(Picture-based spatial questions)
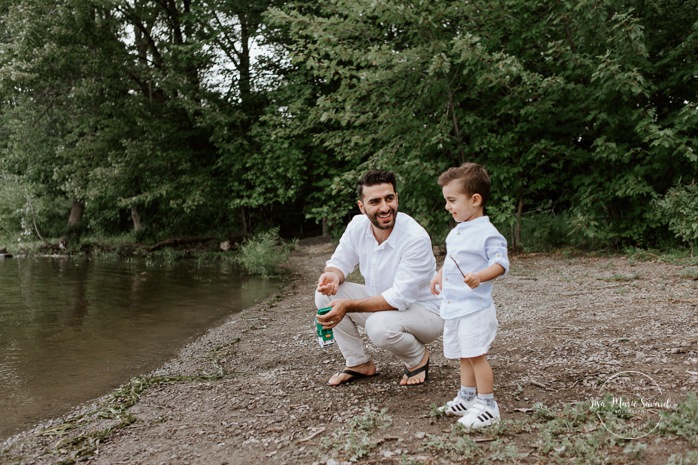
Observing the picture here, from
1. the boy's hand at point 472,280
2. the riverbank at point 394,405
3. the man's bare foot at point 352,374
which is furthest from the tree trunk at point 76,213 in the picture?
the boy's hand at point 472,280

#### Task to carry out
Could you switch "furthest" to "farthest" throughout the listing above and give it again with nothing else changed, leaving out the pictures?

#### Reply to the task
Observing the picture here, from
1. the boy's hand at point 472,280
2. the riverbank at point 394,405
3. the man's bare foot at point 352,374
which is farthest from the tree trunk at point 76,213 in the picture?
the boy's hand at point 472,280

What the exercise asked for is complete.